Kind of Kin
- Book: Kind of Kin
- Location: Oklahoma
- Author: Rilla Askew
Cedar, Oklahoma. Small-town America. The Christian heartland. New legislation makes it a crime to help or shelter illegal immigrants – in this case Mexicans. This doesn’t sound too contentious at first. After all, no one wants illegals in their communities, do they? But are things always as simple as they might at first appear? What do you do if that “illegal” is married to your niece? What do you do if the whole local economy is supported by “illegals”? What do you do if arresting and deporting these migrants breaks up families? And what about the Christian injunction to welcome the stranger and help the wanderer?
All these issues are explored in this compelling and moving new novel from Rilla Askew. One day, local man Bob Brown, worthy citizen and loyal church attender, is arrested for giving shelter to a group of migrant workers in his barn. Convinced that he is only acting according to his Christian principles, he refuses to apply for bail and is put in prison. The burden of keeping the family together falls on his daughter Sweet, whose own principles are put to the test when her niece calls on her for help to shelter her Mexican husband.
Masterfully paced, with a mounting sense of anticipation and dread, the novel presents us with ordinary people battling extraordinary situations as they try to do the right thing. It examines the consequences of legislation when applied to the population in general, when it exiles workers, turns family and friends into informers and tears families apart.

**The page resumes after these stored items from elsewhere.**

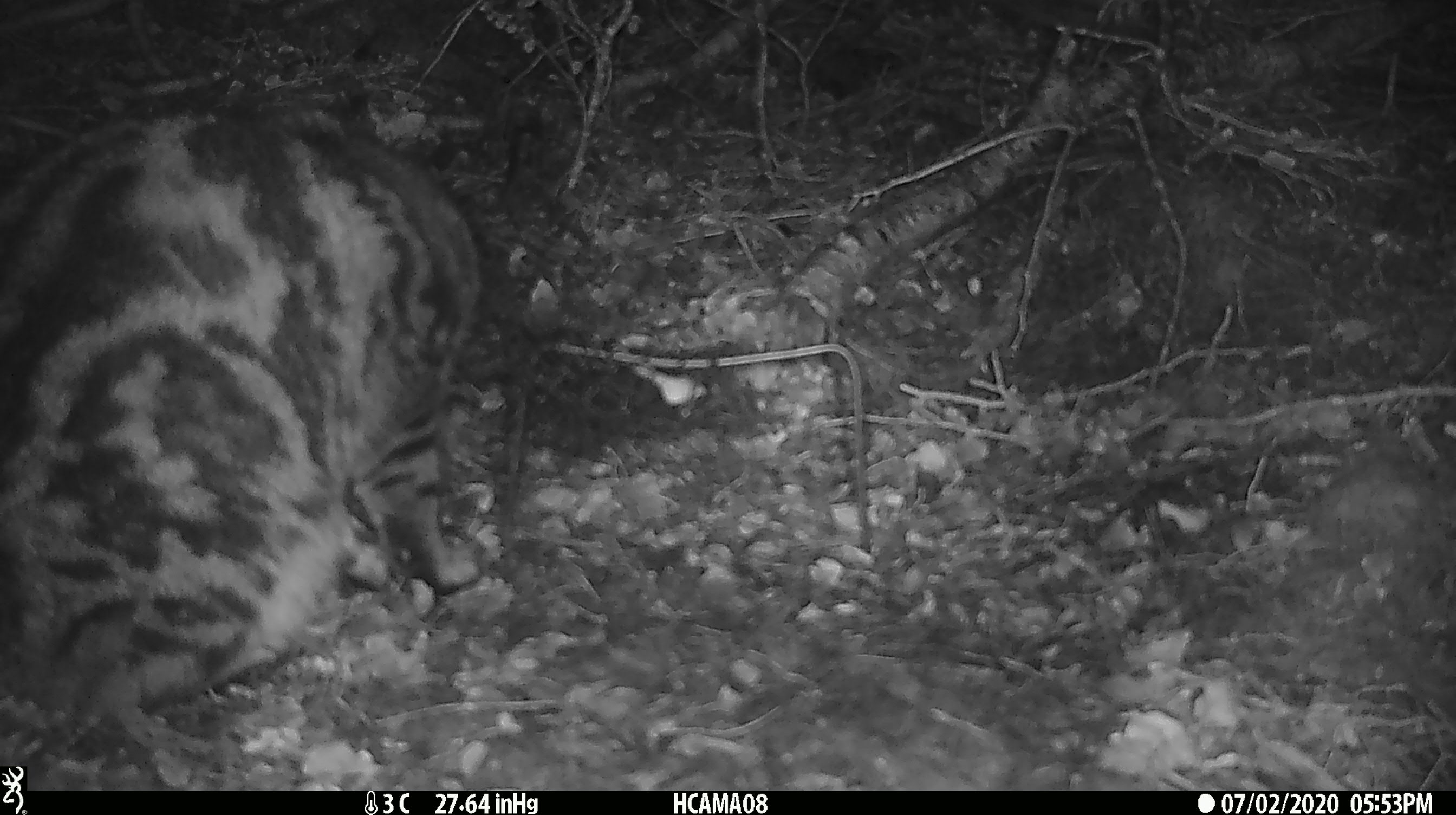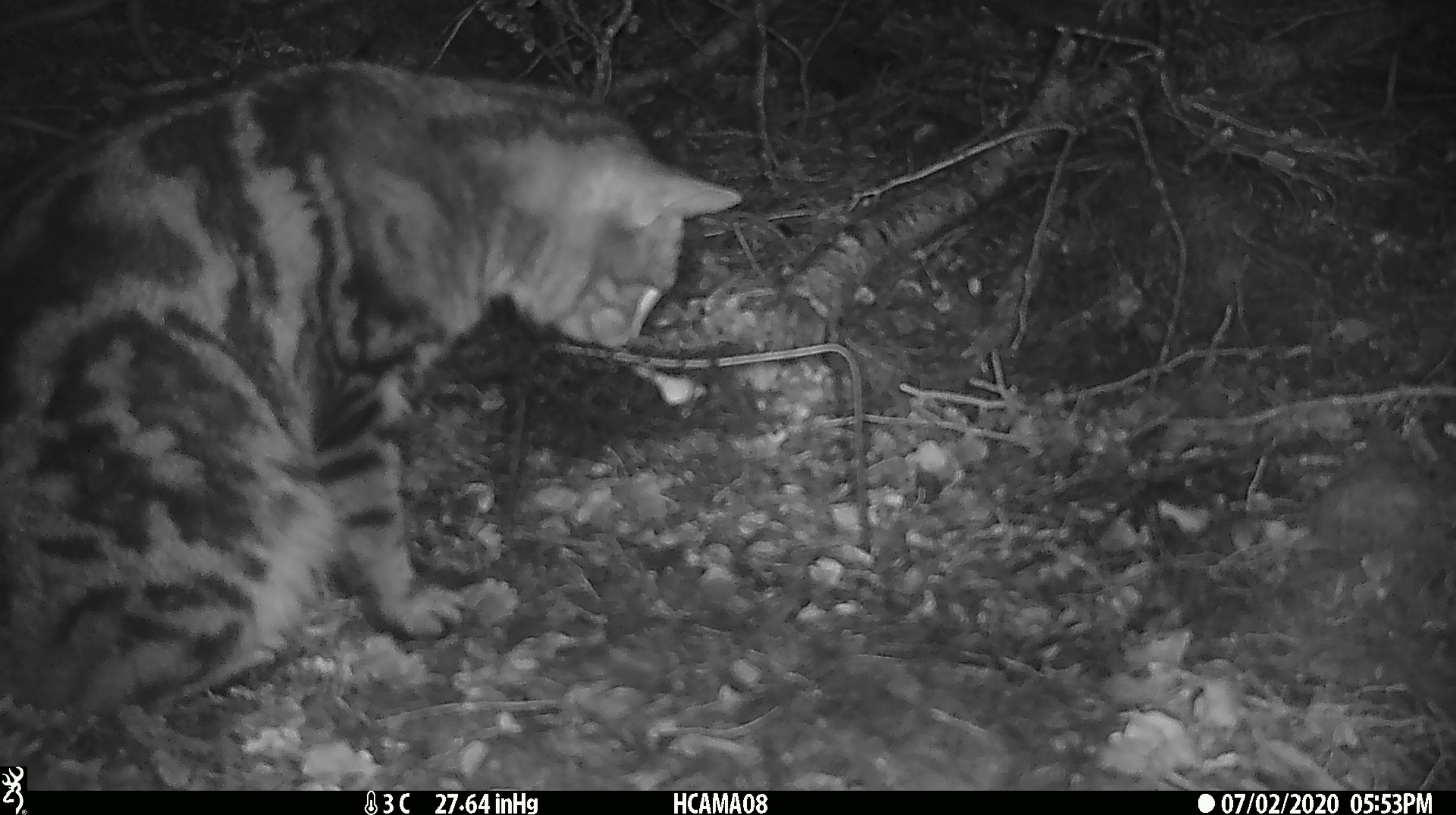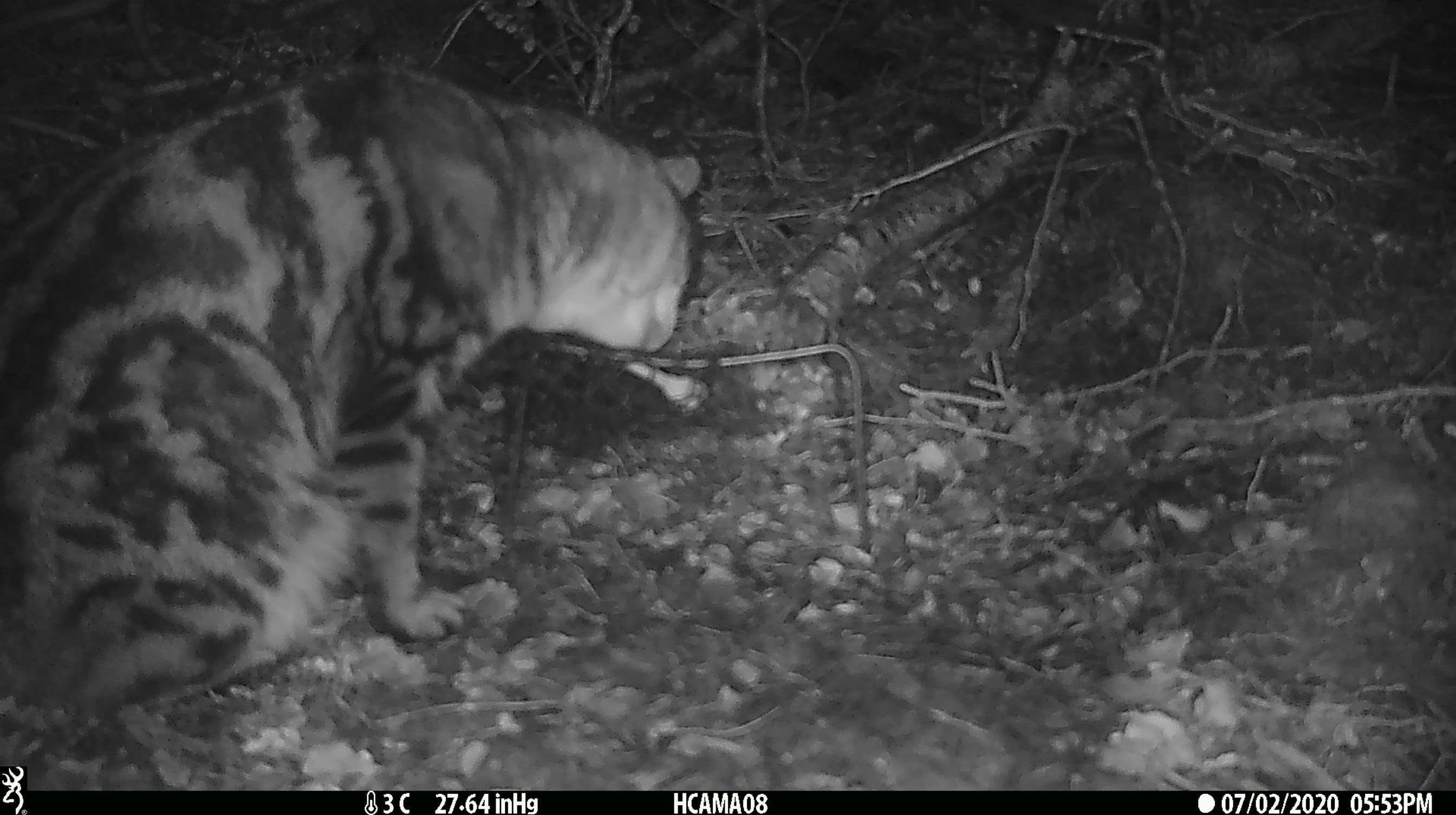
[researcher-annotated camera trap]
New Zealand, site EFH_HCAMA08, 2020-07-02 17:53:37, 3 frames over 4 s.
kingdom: Animalia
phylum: Chordata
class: Mammalia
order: Carnivora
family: Felidae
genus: Felis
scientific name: Felis catus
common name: domestic cat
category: cat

But it is not a didactic book. It doesn’t preach or try to convert. It does what all the best fiction does, it demonstrates that there is always more than one side to an issue, and it makes you question your own beliefs and try to work out what you would do in such a situation. The backstories of the characters are revealed slowly over the length of the novel so that we come to know them gradually in all their complexity. With perhaps one exception, Monica Moorehouse, the villain of the piece, a self-serving and ambitious politician determined to make a name for herself with her recent anti-immigration legislation, who does at times descend into caricature, all the characters are both believable and likeable, and you end up caring deeply for them. As well as the central theme, the novel is also about family, religion, unemployment and poverty, love and loyalty. The novel juggles perspectives to create a broad view of all these contentious and fraught issues, which are as relevant to the UK as to the US.